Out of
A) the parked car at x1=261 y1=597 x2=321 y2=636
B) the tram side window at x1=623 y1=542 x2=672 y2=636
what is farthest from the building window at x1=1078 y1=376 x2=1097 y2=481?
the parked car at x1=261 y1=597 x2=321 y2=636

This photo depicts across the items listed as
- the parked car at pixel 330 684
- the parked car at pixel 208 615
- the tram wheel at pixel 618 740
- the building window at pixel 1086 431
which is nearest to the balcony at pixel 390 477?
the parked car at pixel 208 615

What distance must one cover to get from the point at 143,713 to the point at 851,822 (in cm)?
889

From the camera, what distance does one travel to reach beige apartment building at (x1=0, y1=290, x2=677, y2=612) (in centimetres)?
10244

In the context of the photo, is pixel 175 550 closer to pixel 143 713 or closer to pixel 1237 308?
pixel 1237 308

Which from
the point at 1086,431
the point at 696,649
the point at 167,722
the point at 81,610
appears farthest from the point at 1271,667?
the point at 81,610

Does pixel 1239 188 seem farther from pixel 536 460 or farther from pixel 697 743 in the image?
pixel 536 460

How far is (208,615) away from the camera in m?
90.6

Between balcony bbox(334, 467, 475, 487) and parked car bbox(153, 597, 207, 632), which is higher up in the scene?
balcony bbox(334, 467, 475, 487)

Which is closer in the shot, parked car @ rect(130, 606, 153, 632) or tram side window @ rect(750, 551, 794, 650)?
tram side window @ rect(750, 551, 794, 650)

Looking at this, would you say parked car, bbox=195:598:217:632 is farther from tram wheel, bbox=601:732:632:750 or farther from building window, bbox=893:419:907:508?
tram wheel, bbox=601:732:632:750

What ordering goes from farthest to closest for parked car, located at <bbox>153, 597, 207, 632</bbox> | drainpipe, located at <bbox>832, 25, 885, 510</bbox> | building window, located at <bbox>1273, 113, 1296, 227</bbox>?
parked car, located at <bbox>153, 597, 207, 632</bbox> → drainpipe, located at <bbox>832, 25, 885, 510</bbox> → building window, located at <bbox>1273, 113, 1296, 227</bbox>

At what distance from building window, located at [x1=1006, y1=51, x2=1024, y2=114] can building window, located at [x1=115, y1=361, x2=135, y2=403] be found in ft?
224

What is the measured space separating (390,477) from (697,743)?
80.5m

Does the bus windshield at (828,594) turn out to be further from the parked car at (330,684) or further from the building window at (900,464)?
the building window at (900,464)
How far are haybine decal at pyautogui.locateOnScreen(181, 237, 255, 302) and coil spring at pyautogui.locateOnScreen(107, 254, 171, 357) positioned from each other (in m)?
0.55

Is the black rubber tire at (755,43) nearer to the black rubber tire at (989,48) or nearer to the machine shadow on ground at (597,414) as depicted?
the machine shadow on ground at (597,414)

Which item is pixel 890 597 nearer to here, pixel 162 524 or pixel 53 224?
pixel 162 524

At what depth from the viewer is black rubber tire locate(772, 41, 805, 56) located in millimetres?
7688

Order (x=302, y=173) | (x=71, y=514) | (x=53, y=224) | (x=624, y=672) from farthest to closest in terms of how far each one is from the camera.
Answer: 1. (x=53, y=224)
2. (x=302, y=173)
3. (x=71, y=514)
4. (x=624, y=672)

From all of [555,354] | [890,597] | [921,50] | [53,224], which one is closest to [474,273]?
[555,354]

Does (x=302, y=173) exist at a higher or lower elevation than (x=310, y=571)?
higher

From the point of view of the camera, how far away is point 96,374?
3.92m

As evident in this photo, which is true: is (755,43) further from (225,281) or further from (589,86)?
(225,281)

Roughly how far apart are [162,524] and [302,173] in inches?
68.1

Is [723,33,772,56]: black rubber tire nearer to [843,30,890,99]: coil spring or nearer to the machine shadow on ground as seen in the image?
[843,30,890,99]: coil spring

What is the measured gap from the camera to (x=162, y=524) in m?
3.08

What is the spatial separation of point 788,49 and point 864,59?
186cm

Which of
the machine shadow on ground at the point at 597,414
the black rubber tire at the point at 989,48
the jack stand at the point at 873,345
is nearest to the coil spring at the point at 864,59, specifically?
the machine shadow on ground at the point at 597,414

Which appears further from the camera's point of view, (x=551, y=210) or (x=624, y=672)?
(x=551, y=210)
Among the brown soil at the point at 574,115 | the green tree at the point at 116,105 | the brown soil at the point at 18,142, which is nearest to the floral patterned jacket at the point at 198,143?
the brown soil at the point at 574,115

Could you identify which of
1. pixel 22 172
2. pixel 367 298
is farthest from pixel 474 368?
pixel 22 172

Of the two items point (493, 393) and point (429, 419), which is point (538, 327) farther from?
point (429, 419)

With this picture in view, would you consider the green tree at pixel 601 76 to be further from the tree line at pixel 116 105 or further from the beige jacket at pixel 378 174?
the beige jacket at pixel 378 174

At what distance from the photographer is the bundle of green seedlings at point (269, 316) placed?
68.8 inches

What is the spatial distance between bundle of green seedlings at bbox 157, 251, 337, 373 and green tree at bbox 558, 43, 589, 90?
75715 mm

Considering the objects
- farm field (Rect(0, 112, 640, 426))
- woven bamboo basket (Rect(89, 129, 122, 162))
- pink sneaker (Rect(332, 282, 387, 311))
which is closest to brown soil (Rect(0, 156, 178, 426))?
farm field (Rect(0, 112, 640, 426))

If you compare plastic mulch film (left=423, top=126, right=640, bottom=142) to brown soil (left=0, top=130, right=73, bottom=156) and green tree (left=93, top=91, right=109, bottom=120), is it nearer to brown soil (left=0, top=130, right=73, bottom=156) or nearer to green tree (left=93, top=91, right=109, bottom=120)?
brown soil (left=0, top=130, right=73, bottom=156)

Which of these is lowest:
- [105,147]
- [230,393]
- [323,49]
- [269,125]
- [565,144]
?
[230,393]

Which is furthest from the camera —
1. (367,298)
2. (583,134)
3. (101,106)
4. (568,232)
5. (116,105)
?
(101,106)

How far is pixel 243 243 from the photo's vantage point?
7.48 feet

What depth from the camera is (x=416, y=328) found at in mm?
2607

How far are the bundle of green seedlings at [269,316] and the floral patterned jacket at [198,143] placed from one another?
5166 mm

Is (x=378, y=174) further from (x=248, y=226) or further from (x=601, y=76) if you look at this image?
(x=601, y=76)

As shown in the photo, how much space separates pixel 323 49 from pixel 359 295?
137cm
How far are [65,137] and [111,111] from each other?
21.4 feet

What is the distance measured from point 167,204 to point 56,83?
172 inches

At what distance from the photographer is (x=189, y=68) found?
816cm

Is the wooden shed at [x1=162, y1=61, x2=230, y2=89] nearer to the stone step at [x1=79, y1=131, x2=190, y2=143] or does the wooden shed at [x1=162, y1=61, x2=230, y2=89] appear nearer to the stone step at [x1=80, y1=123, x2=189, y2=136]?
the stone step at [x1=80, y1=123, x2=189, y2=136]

· · · ·

DIRECTIONS FOR THIS TASK. Render every line of the rows above as a JSON list of strings, one string per line, leaving out the blank lines.

OUTPUT BELOW.
[
  "Out of",
  "A) the parked car at x1=261 y1=597 x2=321 y2=636",
  "B) the tram side window at x1=623 y1=542 x2=672 y2=636",
  "what is farthest from the building window at x1=1078 y1=376 x2=1097 y2=481?",
  "the parked car at x1=261 y1=597 x2=321 y2=636",
  "This photo depicts across the items listed as",
  "- the parked car at pixel 330 684",
  "- the parked car at pixel 208 615",
  "- the tram wheel at pixel 618 740",
  "- the building window at pixel 1086 431",
  "which is nearest to the balcony at pixel 390 477?",
  "the parked car at pixel 208 615",
  "What distance must one cover to get from the point at 143,713 to the point at 851,822 (in cm)?",
  "889",
  "From the camera, what distance does one travel to reach beige apartment building at (x1=0, y1=290, x2=677, y2=612) (in centimetres)?",
  "10244",
  "In the context of the photo, is pixel 175 550 closer to pixel 143 713 or closer to pixel 1237 308?",
  "pixel 1237 308",
  "Which from",
  "the point at 1086,431",
  "the point at 696,649",
  "the point at 167,722",
  "the point at 81,610",
  "appears farthest from the point at 1271,667?",
  "the point at 81,610",
  "Does pixel 1239 188 seem farther from pixel 536 460 or farther from pixel 697 743 in the image?",
  "pixel 536 460",
  "How far is (208,615) away from the camera in m?",
  "90.6",
  "Between balcony bbox(334, 467, 475, 487) and parked car bbox(153, 597, 207, 632), which is higher up in the scene?",
  "balcony bbox(334, 467, 475, 487)",
  "Which is closer in the shot, parked car @ rect(130, 606, 153, 632) or tram side window @ rect(750, 551, 794, 650)?",
  "tram side window @ rect(750, 551, 794, 650)",
  "Looking at this, would you say parked car, bbox=195:598:217:632 is farther from tram wheel, bbox=601:732:632:750 or farther from building window, bbox=893:419:907:508?",
  "tram wheel, bbox=601:732:632:750",
  "What ordering goes from farthest to closest for parked car, located at <bbox>153, 597, 207, 632</bbox> | drainpipe, located at <bbox>832, 25, 885, 510</bbox> | building window, located at <bbox>1273, 113, 1296, 227</bbox>?",
  "parked car, located at <bbox>153, 597, 207, 632</bbox> → drainpipe, located at <bbox>832, 25, 885, 510</bbox> → building window, located at <bbox>1273, 113, 1296, 227</bbox>",
  "At what distance from building window, located at [x1=1006, y1=51, x2=1024, y2=114] can building window, located at [x1=115, y1=361, x2=135, y2=403] be found in ft?",
  "224",
  "What is the measured space separating (390,477) from (697,743)?",
  "80.5m",
  "Does the bus windshield at (828,594) turn out to be further from the parked car at (330,684) or further from the building window at (900,464)?",
  "the building window at (900,464)",
  "How far are haybine decal at pyautogui.locateOnScreen(181, 237, 255, 302) and coil spring at pyautogui.locateOnScreen(107, 254, 171, 357) positioned from each other (in m)?",
  "0.55",
  "Is the black rubber tire at (755,43) nearer to the black rubber tire at (989,48) or nearer to the machine shadow on ground at (597,414) as depicted?",
  "the machine shadow on ground at (597,414)",
  "Which item is pixel 890 597 nearer to here, pixel 162 524 or pixel 53 224?",
  "pixel 162 524",
  "At what depth from the viewer is black rubber tire locate(772, 41, 805, 56) located in millimetres?",
  "7688",
  "Order (x=302, y=173) | (x=71, y=514) | (x=53, y=224) | (x=624, y=672) from farthest to closest in terms of how far each one is from the camera.",
  "Answer: 1. (x=53, y=224)",
  "2. (x=302, y=173)",
  "3. (x=71, y=514)",
  "4. (x=624, y=672)",
  "From all of [555,354] | [890,597] | [921,50] | [53,224], which one is closest to [474,273]?",
  "[555,354]",
  "Does (x=302, y=173) exist at a higher or lower elevation than (x=310, y=571)?",
  "higher",
  "From the point of view of the camera, how far away is point 96,374?",
  "3.92m",
  "As evident in this photo, which is true: is (755,43) further from (225,281) or further from (589,86)?",
  "(225,281)",
  "Roughly how far apart are [162,524] and [302,173] in inches?",
  "68.1",
  "Is [723,33,772,56]: black rubber tire nearer to [843,30,890,99]: coil spring or nearer to the machine shadow on ground as seen in the image?",
  "[843,30,890,99]: coil spring",
  "What is the measured gap from the camera to (x=162, y=524) in m?",
  "3.08",
  "What is the spatial separation of point 788,49 and point 864,59?",
  "186cm",
  "Which of",
  "the machine shadow on ground at the point at 597,414",
  "the black rubber tire at the point at 989,48",
  "the jack stand at the point at 873,345",
  "is nearest to the coil spring at the point at 864,59, specifically?",
  "the machine shadow on ground at the point at 597,414",
  "Which appears further from the camera's point of view, (x=551, y=210) or (x=624, y=672)?",
  "(x=551, y=210)",
  "Among the brown soil at the point at 574,115 | the green tree at the point at 116,105 | the brown soil at the point at 18,142, which is nearest to the floral patterned jacket at the point at 198,143?",
  "the brown soil at the point at 574,115",
  "Could you identify which of",
  "1. pixel 22 172",
  "2. pixel 367 298",
  "is farthest from pixel 474 368?",
  "pixel 22 172",
  "Of the two items point (493, 393) and point (429, 419), which is point (538, 327) farther from?",
  "point (429, 419)",
  "With this picture in view, would you consider the green tree at pixel 601 76 to be further from the tree line at pixel 116 105 or further from the beige jacket at pixel 378 174?",
  "the beige jacket at pixel 378 174",
  "At what distance from the photographer is the bundle of green seedlings at point (269, 316) placed?",
  "68.8 inches",
  "What is the spatial distance between bundle of green seedlings at bbox 157, 251, 337, 373 and green tree at bbox 558, 43, 589, 90?",
  "75715 mm",
  "Considering the objects",
  "- farm field (Rect(0, 112, 640, 426))",
  "- woven bamboo basket (Rect(89, 129, 122, 162))",
  "- pink sneaker (Rect(332, 282, 387, 311))",
  "which is closest to brown soil (Rect(0, 156, 178, 426))?",
  "farm field (Rect(0, 112, 640, 426))",
  "If you compare plastic mulch film (left=423, top=126, right=640, bottom=142) to brown soil (left=0, top=130, right=73, bottom=156) and green tree (left=93, top=91, right=109, bottom=120), is it nearer to brown soil (left=0, top=130, right=73, bottom=156) or nearer to green tree (left=93, top=91, right=109, bottom=120)?",
  "brown soil (left=0, top=130, right=73, bottom=156)",
  "Which of these is lowest:",
  "- [105,147]",
  "- [230,393]",
  "- [323,49]",
  "- [269,125]",
  "- [565,144]",
  "?",
  "[230,393]",
  "Which is furthest from the camera —",
  "1. (367,298)",
  "2. (583,134)",
  "3. (101,106)",
  "4. (568,232)",
  "5. (116,105)",
  "?",
  "(101,106)",
  "How far is pixel 243 243 from the photo's vantage point?",
  "7.48 feet",
  "What depth from the camera is (x=416, y=328) found at in mm?",
  "2607",
  "How far are the bundle of green seedlings at [269,316] and the floral patterned jacket at [198,143] placed from one another?",
  "5166 mm",
  "Is (x=378, y=174) further from (x=248, y=226) or further from (x=601, y=76) if you look at this image?",
  "(x=601, y=76)",
  "As shown in the photo, how much space separates pixel 323 49 from pixel 359 295?",
  "137cm",
  "How far are [65,137] and [111,111] from each other?",
  "21.4 feet",
  "What is the distance measured from point 167,204 to point 56,83?",
  "172 inches",
  "At what distance from the photographer is (x=189, y=68) found?",
  "816cm",
  "Is the wooden shed at [x1=162, y1=61, x2=230, y2=89] nearer to the stone step at [x1=79, y1=131, x2=190, y2=143] or does the wooden shed at [x1=162, y1=61, x2=230, y2=89] appear nearer to the stone step at [x1=80, y1=123, x2=189, y2=136]?",
  "the stone step at [x1=80, y1=123, x2=189, y2=136]"
]